→ Problem statement
Render the lines below as a numbered list, omitting blank lines and leaving out the pictures.

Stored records
┌──

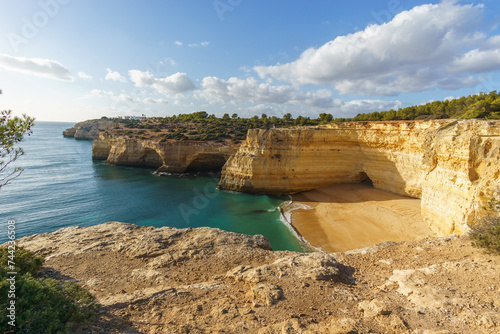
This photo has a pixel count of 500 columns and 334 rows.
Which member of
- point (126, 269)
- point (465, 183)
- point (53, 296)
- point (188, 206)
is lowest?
point (188, 206)

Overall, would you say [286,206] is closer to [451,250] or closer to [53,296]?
[451,250]

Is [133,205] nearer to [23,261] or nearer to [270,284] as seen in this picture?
[23,261]

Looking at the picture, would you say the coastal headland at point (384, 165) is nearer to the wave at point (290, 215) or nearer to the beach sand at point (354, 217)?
the beach sand at point (354, 217)

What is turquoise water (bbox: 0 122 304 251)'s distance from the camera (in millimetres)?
16172

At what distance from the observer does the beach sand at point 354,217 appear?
13789 millimetres

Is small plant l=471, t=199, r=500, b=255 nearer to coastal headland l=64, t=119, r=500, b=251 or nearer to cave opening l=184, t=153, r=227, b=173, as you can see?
coastal headland l=64, t=119, r=500, b=251

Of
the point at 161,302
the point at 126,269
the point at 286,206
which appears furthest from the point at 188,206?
the point at 161,302

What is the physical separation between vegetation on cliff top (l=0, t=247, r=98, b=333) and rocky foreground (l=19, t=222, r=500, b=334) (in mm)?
370

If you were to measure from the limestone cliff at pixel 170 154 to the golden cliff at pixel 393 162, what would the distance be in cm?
758

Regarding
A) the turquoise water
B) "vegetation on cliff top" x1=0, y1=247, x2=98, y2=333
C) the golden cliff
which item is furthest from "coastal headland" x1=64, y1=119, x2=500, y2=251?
"vegetation on cliff top" x1=0, y1=247, x2=98, y2=333

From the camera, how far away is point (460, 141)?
10.5 meters

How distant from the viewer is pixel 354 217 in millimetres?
16891

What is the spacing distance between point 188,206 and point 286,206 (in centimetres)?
899

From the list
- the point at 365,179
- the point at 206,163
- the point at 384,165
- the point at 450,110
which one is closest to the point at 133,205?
the point at 206,163
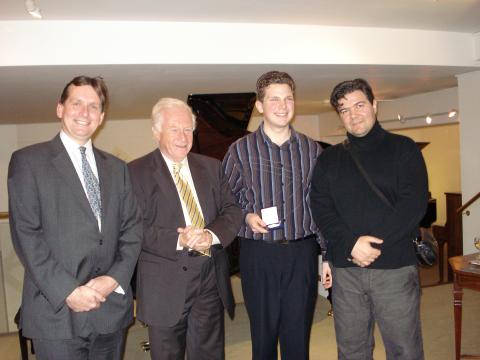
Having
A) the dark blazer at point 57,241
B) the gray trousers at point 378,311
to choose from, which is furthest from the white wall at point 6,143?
the gray trousers at point 378,311

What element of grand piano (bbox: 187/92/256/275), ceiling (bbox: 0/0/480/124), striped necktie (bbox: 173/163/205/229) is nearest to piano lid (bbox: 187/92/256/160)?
grand piano (bbox: 187/92/256/275)

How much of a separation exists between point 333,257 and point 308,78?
11.3 ft

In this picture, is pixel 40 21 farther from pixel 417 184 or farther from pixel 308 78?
pixel 417 184

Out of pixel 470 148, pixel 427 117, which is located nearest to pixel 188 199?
Answer: pixel 470 148

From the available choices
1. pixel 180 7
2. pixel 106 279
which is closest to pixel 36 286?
pixel 106 279

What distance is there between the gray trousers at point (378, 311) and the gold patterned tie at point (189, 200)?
0.72m

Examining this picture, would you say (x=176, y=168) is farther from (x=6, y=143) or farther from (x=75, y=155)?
(x=6, y=143)

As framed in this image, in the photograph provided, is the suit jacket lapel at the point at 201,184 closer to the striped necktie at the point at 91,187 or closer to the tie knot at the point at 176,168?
the tie knot at the point at 176,168

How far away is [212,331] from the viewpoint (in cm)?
217

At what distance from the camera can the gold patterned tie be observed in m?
2.12

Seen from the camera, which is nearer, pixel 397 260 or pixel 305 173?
pixel 397 260

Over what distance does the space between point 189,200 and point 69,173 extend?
1.87ft

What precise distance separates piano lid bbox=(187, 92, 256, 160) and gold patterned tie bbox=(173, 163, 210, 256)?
1.46m

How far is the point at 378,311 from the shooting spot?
207cm
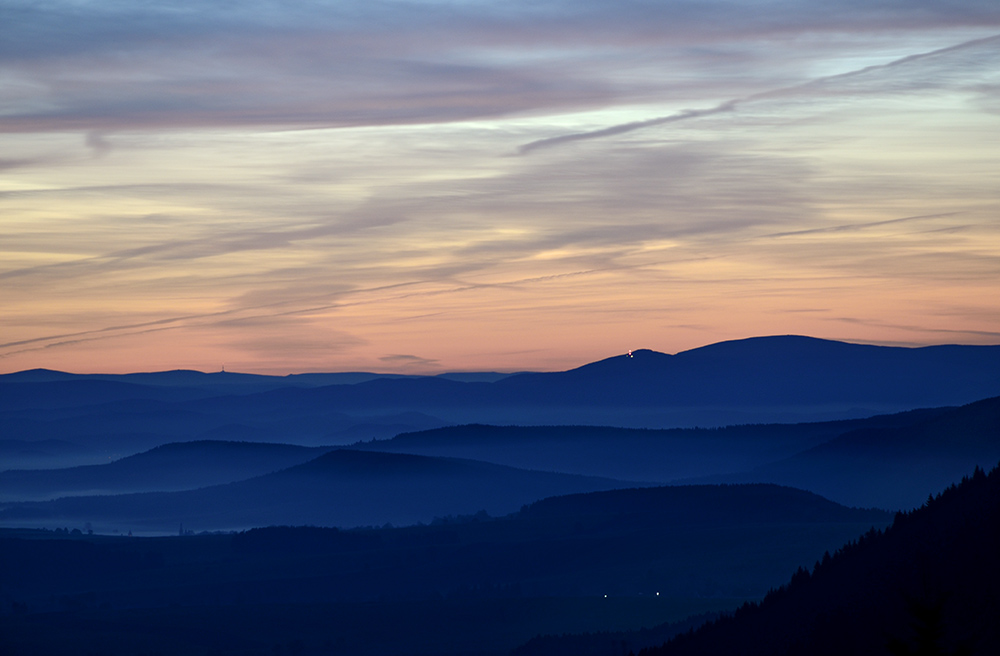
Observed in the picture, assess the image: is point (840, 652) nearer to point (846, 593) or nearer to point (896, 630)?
point (896, 630)

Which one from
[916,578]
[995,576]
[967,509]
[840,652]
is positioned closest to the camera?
[995,576]

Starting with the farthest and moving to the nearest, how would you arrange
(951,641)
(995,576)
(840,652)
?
(840,652), (995,576), (951,641)

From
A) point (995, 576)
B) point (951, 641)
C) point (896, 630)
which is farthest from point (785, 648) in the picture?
point (951, 641)

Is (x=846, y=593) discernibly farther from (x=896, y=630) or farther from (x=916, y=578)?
(x=896, y=630)

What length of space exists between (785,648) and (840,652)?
74.0 feet

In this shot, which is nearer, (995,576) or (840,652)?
(995,576)

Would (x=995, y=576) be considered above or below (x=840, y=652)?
above

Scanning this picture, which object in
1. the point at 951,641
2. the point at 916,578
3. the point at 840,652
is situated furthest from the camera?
the point at 916,578

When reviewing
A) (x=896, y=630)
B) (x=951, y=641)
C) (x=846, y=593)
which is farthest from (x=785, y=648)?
(x=951, y=641)

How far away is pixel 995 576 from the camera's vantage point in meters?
156

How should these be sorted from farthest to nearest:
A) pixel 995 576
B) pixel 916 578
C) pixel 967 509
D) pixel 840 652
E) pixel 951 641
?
1. pixel 967 509
2. pixel 916 578
3. pixel 840 652
4. pixel 995 576
5. pixel 951 641

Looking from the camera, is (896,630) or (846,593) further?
(846,593)

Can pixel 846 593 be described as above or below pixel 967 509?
below

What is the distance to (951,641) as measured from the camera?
13488 cm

└──

→ Task answer
1. This photo has a pixel count of 500 columns and 334 rows.
2. Which member of
3. - point (126, 269)
4. - point (465, 183)
5. - point (53, 296)
6. - point (188, 206)
7. is lowest?
8. point (188, 206)
9. Overall, would you say [286,206] is closer to [451,250] or closer to [53,296]?
10. [451,250]
11. Is [133,205] nearer to [23,261] or nearer to [270,284] as seen in this picture?
12. [23,261]
13. Looking at the picture, would you say the coastal headland at point (384, 165) is nearer to the wave at point (290, 215) or nearer to the beach sand at point (354, 217)?
14. the beach sand at point (354, 217)
15. What is turquoise water (bbox: 0 122 304 251)'s distance from the camera (in millimetres)?
16. 16172
17. At what distance from the observer does the beach sand at point 354,217 appear?
18. 13789 millimetres
19. Is small plant l=471, t=199, r=500, b=255 nearer to coastal headland l=64, t=119, r=500, b=251 or nearer to cave opening l=184, t=153, r=227, b=173, as you can see?
20. coastal headland l=64, t=119, r=500, b=251
21. Of
22. the point at 161,302
23. the point at 126,269
24. the point at 286,206
25. which appears furthest from the point at 188,206?
26. the point at 161,302
27. What is the physical separation between vegetation on cliff top (l=0, t=247, r=98, b=333) and rocky foreground (l=19, t=222, r=500, b=334) (in mm)?
28. 370
29. If you were to measure from the limestone cliff at pixel 170 154 to the golden cliff at pixel 393 162, what would the distance be in cm?
30. 758
31. Regarding
32. A) the turquoise water
33. B) "vegetation on cliff top" x1=0, y1=247, x2=98, y2=333
34. C) the golden cliff
35. which item is furthest from "coastal headland" x1=64, y1=119, x2=500, y2=251?
36. "vegetation on cliff top" x1=0, y1=247, x2=98, y2=333
37. From the camera, how far away is point (460, 141)?
38. 10.5 meters
39. How distant from the viewer is pixel 354 217 in millimetres?
40. 16891
41. What is the spacing distance between point 188,206 and point 286,206 (in centimetres)?
42. 899
43. From the list
44. - the point at 365,179
45. - the point at 206,163
46. - the point at 384,165
47. - the point at 450,110
48. which one is closest to the point at 133,205?
49. the point at 206,163
50. Having
51. A) the dark blazer at point 57,241
52. B) the gray trousers at point 378,311
53. to choose from, which is furthest from the white wall at point 6,143?
54. the gray trousers at point 378,311
55. What element of grand piano (bbox: 187/92/256/275), ceiling (bbox: 0/0/480/124), striped necktie (bbox: 173/163/205/229) is nearest to piano lid (bbox: 187/92/256/160)?
56. grand piano (bbox: 187/92/256/275)
57. How much of a separation exists between point 333,257 and point 308,78?
58. 11.3 ft
59. In this picture, is pixel 40 21 farther from pixel 417 184 or farther from pixel 308 78?
60. pixel 417 184
61. Out of pixel 470 148, pixel 427 117, which is located nearest to pixel 188 199?
62. Answer: pixel 470 148
63. From the available choices
64. 1. pixel 180 7
65. 2. pixel 106 279
66. which is closest to pixel 36 286?
67. pixel 106 279
68. What distance is there between the gray trousers at point (378, 311) and the gold patterned tie at point (189, 200)?
69. 0.72m
70. Examining this picture, would you say (x=176, y=168) is farther from (x=6, y=143) or farther from (x=75, y=155)?
71. (x=6, y=143)
72. As framed in this image, in the photograph provided, is the suit jacket lapel at the point at 201,184 closer to the striped necktie at the point at 91,187 or closer to the tie knot at the point at 176,168?
73. the tie knot at the point at 176,168
74. How far away is [212,331] from the viewpoint (in cm)?
75. 217
76. At what distance from the camera can the gold patterned tie be observed in m?
77. 2.12
78. Seen from the camera, which is nearer, pixel 397 260 or pixel 305 173?
79. pixel 397 260
80. Over what distance does the space between point 189,200 and point 69,173 extend?
81. 1.87ft
82. What precise distance separates piano lid bbox=(187, 92, 256, 160) and gold patterned tie bbox=(173, 163, 210, 256)?
83. 1.46m
84. How far is the point at 378,311 from the shooting spot?
85. 207cm
86. Observed in the picture, assess the image: is point (840, 652) nearer to point (846, 593) or nearer to point (896, 630)?
87. point (896, 630)
88. Which one from
89. [916,578]
90. [995,576]
91. [967,509]
92. [840,652]
93. is positioned closest to the camera?
94. [995,576]
95. Starting with the farthest and moving to the nearest, how would you arrange
96. (951,641)
97. (995,576)
98. (840,652)
99. ?
100. (840,652), (995,576), (951,641)
101. From
102. A) point (995, 576)
103. B) point (951, 641)
104. C) point (896, 630)
105. which is farthest from point (785, 648) in the picture?
106. point (951, 641)
107. Is (x=846, y=593) discernibly farther from (x=896, y=630) or farther from (x=916, y=578)?
108. (x=896, y=630)
109. What length of space exists between (785,648) and (840,652)?
110. 74.0 feet
111. In this shot, which is nearer, (995,576) or (840,652)?
112. (995,576)
113. Would (x=995, y=576) be considered above or below (x=840, y=652)?
114. above
115. Scanning this picture, which object in
116. 1. the point at 951,641
117. 2. the point at 916,578
118. 3. the point at 840,652
119. is situated furthest from the camera?
120. the point at 916,578
121. When reviewing
122. A) (x=896, y=630)
123. B) (x=951, y=641)
124. C) (x=846, y=593)
125. which is farthest from (x=785, y=648)?
126. (x=951, y=641)
127. How far away is pixel 995 576 from the camera's vantage point in meters?
128. 156
129. How should these be sorted from farthest to nearest:
130. A) pixel 995 576
131. B) pixel 916 578
132. C) pixel 967 509
133. D) pixel 840 652
134. E) pixel 951 641
135. ?
136. 1. pixel 967 509
137. 2. pixel 916 578
138. 3. pixel 840 652
139. 4. pixel 995 576
140. 5. pixel 951 641
141. Looking from the camera, is (896,630) or (846,593) further?
142. (846,593)
143. Can pixel 846 593 be described as above or below pixel 967 509?
144. below
145. What is the distance to (951,641) as measured from the camera?
146. 13488 cm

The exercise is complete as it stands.